One of the most lucrative positions in Queen Pirouette’s court was that of Chamberlain. The holder of this office exerted great influence on access to the Queen’s presence. It was often the subject of a bidding war. Perhaps an ardent, potential suitor would gift the Chamberlain with coinage in order to facilitate a place near the Queen during a concert. If there were a host of other suitors, a particularly wealthy man might bribe the Chamberlain to keep others away from her. This of course would mean an investment that exceeded the combined payments of all the other noblemen who sought access to her Royal Majesty.

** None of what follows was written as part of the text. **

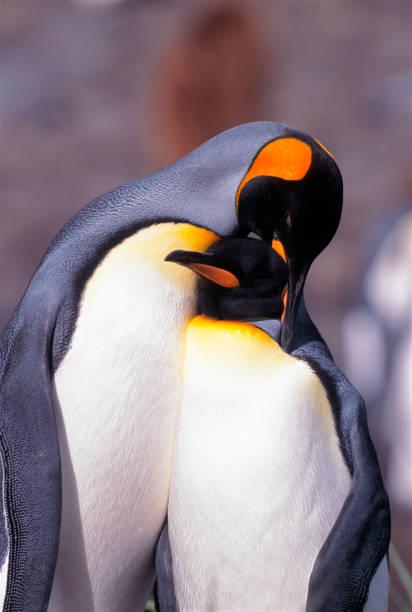 King Penguins Cuddling stock photo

Pirouette was perfectly aware of this game which is why she would arbitrarily cross names from the list of people who sought an audience with her. This created untold confusion for the finances of the Chamberlain. Someone who’d paid good money to see the Queen, only to find that he’d be refused access to her Majesty would demand repayment of the funds given to the greedy Chamberlain. Because of this, the Chamberlain developed a policy of never spending a client’s money until he’d seen the Queen in person.
So while the Queen was fighting for her life against the dreaded pox, the Chamberlain was busy informing his clients that all moneys that had passed hands over the last couple of weeks were lost because of an act of God. “You can’t blame me for giving the Queen the pox!” Exclaimed the Chamberlain. “I contracted it when I was a boy, several decades ago. Everybody knows that survival from the pox confers lifelong protection. More than likely, it was one of you obsequious suitors who passed it onto her when you kissed her hand!”